Still, according to the NEW YORK DAILY NEWS, Lawrence Tynes is optimistic he can get his brother out of jail before the end of the Bush administration, perhaps because of his prior relationship with the president, brief as it is. As Brendan Brosh notes in the article, Tynes was singled out for praise by President Bush when the Giants visited the White House months ago, with the two exchanging brief pleasantries about Tynes’ NFC Championship winning overtime field goal against Green Bay.
“Is my brother guilty?” Yes? But 27 years? … My brother being in prison isn’t the injustice. The sentence was the injustice.”

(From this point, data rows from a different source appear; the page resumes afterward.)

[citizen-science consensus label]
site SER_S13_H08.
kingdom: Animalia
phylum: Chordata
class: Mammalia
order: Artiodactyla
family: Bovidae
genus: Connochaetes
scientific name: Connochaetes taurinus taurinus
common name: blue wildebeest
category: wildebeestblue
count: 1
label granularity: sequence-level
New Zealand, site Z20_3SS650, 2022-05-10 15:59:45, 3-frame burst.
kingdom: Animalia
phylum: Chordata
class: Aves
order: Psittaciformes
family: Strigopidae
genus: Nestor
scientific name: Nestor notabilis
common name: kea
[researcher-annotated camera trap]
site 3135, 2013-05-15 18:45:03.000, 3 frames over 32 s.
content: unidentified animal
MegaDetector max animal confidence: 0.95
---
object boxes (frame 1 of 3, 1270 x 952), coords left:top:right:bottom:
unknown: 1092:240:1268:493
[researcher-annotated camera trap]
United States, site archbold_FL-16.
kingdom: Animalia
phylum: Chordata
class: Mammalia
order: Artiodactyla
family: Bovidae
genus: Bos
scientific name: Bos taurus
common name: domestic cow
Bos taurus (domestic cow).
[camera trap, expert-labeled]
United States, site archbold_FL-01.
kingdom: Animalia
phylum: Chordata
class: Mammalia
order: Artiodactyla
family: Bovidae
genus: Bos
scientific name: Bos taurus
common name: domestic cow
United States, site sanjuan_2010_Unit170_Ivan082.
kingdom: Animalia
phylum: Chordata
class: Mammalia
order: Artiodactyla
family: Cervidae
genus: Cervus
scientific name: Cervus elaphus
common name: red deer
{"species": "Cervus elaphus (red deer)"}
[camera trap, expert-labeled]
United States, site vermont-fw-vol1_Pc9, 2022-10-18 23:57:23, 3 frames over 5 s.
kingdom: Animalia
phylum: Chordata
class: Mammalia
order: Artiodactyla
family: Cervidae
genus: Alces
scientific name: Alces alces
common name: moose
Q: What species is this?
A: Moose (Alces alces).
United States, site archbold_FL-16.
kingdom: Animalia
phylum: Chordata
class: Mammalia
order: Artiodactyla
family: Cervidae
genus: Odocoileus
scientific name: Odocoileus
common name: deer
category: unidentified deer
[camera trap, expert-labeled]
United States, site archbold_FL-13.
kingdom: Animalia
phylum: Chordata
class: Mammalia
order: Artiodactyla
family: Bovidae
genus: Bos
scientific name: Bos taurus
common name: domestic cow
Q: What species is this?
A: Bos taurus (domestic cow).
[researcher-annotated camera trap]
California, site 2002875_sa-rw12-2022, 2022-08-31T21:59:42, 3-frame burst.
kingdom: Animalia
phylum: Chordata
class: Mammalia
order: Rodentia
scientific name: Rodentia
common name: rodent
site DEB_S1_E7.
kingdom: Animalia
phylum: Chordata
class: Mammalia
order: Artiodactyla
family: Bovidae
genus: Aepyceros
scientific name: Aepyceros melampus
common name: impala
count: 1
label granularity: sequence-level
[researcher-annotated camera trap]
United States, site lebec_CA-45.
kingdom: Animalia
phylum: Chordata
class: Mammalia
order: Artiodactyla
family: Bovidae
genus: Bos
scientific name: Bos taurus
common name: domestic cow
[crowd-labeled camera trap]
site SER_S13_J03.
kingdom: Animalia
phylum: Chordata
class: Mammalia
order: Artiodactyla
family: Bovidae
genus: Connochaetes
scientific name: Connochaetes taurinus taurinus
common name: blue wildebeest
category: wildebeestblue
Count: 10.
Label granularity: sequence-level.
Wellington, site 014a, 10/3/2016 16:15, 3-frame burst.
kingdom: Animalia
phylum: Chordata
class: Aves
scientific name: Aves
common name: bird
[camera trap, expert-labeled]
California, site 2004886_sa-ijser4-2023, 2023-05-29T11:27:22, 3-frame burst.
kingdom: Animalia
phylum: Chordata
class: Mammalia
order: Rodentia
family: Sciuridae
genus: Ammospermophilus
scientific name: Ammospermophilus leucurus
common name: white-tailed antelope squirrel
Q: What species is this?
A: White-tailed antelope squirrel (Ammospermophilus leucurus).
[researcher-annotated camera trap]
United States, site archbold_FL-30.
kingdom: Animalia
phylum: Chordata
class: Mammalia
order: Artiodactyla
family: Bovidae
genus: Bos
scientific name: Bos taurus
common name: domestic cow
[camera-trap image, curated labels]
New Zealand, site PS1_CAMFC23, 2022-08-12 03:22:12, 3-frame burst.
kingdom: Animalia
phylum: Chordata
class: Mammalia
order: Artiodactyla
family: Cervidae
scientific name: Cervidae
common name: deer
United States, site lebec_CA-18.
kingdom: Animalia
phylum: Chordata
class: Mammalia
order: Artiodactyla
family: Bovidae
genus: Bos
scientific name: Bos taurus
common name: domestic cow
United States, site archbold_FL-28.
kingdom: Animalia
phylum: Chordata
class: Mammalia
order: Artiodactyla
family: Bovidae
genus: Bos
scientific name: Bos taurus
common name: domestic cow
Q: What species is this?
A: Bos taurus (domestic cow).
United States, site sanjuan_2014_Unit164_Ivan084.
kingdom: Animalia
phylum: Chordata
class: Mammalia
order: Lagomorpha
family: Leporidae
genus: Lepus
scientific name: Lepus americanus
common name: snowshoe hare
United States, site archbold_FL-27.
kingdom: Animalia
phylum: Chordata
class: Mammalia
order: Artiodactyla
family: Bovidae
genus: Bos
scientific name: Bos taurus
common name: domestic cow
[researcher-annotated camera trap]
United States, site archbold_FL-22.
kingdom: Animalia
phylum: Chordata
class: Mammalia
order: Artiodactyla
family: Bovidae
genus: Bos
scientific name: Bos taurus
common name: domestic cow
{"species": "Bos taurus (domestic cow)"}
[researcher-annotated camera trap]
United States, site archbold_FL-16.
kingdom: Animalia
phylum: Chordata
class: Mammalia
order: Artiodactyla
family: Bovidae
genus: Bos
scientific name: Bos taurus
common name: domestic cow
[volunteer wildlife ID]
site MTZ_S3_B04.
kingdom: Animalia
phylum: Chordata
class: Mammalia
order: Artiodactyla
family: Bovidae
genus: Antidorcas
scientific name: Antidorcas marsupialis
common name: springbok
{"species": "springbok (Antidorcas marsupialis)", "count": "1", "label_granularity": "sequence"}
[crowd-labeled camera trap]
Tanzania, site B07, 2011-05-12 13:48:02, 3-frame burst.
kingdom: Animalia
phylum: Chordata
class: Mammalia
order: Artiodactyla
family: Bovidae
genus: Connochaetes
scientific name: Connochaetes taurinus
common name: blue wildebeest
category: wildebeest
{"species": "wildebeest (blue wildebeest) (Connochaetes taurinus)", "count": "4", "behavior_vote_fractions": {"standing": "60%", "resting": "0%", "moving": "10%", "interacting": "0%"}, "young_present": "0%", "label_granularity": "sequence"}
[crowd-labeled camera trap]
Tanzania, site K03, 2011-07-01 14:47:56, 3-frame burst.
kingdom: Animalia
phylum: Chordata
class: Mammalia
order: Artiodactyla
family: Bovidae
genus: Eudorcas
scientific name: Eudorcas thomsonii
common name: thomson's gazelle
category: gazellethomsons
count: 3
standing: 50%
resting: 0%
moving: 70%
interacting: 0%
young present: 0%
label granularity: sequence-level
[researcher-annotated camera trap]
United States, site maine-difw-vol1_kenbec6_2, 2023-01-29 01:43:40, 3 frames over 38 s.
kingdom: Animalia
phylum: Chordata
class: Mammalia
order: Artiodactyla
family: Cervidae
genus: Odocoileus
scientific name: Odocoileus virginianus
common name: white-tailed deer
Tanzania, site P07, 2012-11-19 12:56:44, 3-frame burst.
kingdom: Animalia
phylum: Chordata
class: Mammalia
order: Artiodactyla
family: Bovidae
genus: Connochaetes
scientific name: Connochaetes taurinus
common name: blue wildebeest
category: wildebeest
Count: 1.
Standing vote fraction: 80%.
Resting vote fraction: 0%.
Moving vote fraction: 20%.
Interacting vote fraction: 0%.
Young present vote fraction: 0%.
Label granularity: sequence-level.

Still, Mark Tynes bigger card may be the man behind his brother’s push for his release: Robert Ortiz. The New Jersey-based lawyer is the the finance chairman for the New Jersey Republican State Committee, and he donated to Bush’s campaign in 2004.
(The Tynes family at the Super Bowl. Guess who wasn’t there? Here’s a hint: He’s serving years and years of federal jail time in Arkansas.)
Regardless of how you feel about the Giants, you have to respect Lawrence Tynes’ crusading for his brother, regardless of how fruitless and unjustified it may be. The kicker has footed all of his brother’s legal bills and has spent a significant amount of his time off the field trying to convince anyone and everyone that Mark Tynes belongs in a more forgiving detention center than the Arkansas site he shares with convicted murderers on death row. The Giant’s prison of choice is at Otisville, in upstate New Jersey some 90 minutes from Giants Stadium, where Tynes could visit and monitor his brother’s progress.
You can’t write the end to this potential fairy tale story until it’s over, no matter how jaded it is. After all, we’re about to enter the magical holiday season. Still, the odds are most definitely not in the Tynes’ favor. Bush has all but completely ignored his power of presidential pardons — Scooter Libby aside — until the past week, when he eliminated or alleviated 16 sentences.
“Because Lawrence is high-profile, this will get people to look at the story and take a look at what happened to Mark,” Ortiz said.
Well, I’m taking a look at it, but I’m still not sure that the Tynes’ and Ortiz have a case. Or maybe they do. Good luck to them. Or maybe bad luck to them. After all, it’s not like we need more convicted drug traffickers on the street.